**Scene-based spatial questions**
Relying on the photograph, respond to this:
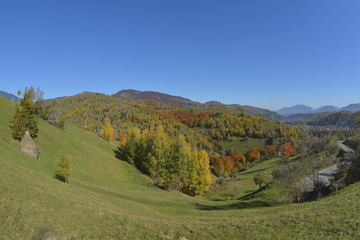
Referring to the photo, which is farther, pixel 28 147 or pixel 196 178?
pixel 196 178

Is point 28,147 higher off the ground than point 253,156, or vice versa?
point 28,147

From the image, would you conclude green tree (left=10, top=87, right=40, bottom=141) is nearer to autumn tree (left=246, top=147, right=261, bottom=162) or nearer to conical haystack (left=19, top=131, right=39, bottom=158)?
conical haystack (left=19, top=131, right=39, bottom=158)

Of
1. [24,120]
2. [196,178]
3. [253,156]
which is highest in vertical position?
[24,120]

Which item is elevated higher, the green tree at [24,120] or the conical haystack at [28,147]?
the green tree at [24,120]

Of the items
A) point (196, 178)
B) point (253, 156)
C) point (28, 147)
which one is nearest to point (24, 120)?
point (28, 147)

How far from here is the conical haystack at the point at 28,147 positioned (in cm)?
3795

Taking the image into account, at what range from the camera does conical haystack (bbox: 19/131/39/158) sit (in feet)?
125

---

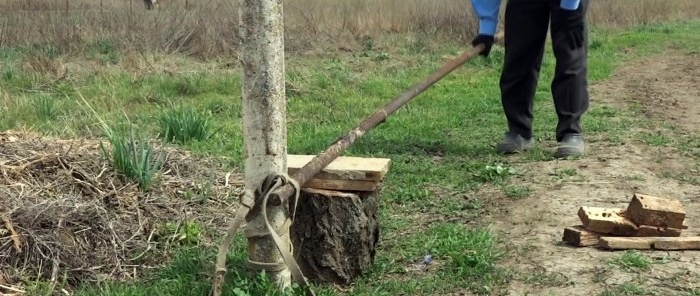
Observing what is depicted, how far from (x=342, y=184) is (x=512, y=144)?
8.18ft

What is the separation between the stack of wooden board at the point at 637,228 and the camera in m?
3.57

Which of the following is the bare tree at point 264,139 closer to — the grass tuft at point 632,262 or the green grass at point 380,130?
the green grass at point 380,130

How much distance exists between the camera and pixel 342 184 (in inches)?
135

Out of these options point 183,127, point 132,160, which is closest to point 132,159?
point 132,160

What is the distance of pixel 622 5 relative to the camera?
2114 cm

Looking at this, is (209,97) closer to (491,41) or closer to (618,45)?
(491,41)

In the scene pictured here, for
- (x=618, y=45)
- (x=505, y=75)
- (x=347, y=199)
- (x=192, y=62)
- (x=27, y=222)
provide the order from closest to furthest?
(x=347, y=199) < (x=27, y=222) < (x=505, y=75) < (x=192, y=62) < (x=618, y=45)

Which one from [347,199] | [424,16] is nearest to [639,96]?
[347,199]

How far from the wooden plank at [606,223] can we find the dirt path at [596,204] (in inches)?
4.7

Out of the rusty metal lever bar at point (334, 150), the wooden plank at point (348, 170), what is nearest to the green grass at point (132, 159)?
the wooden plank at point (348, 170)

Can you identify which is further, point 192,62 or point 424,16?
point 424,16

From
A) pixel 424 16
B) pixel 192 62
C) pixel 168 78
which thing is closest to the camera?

**Your task**
Extract every line of the items above that contains the string "right", treating uppercase and lowercase as different.

**Output for this task**
From the image, would you conclude green tree (left=10, top=87, right=40, bottom=141) is nearer to autumn tree (left=246, top=147, right=261, bottom=162) or nearer to conical haystack (left=19, top=131, right=39, bottom=158)?
conical haystack (left=19, top=131, right=39, bottom=158)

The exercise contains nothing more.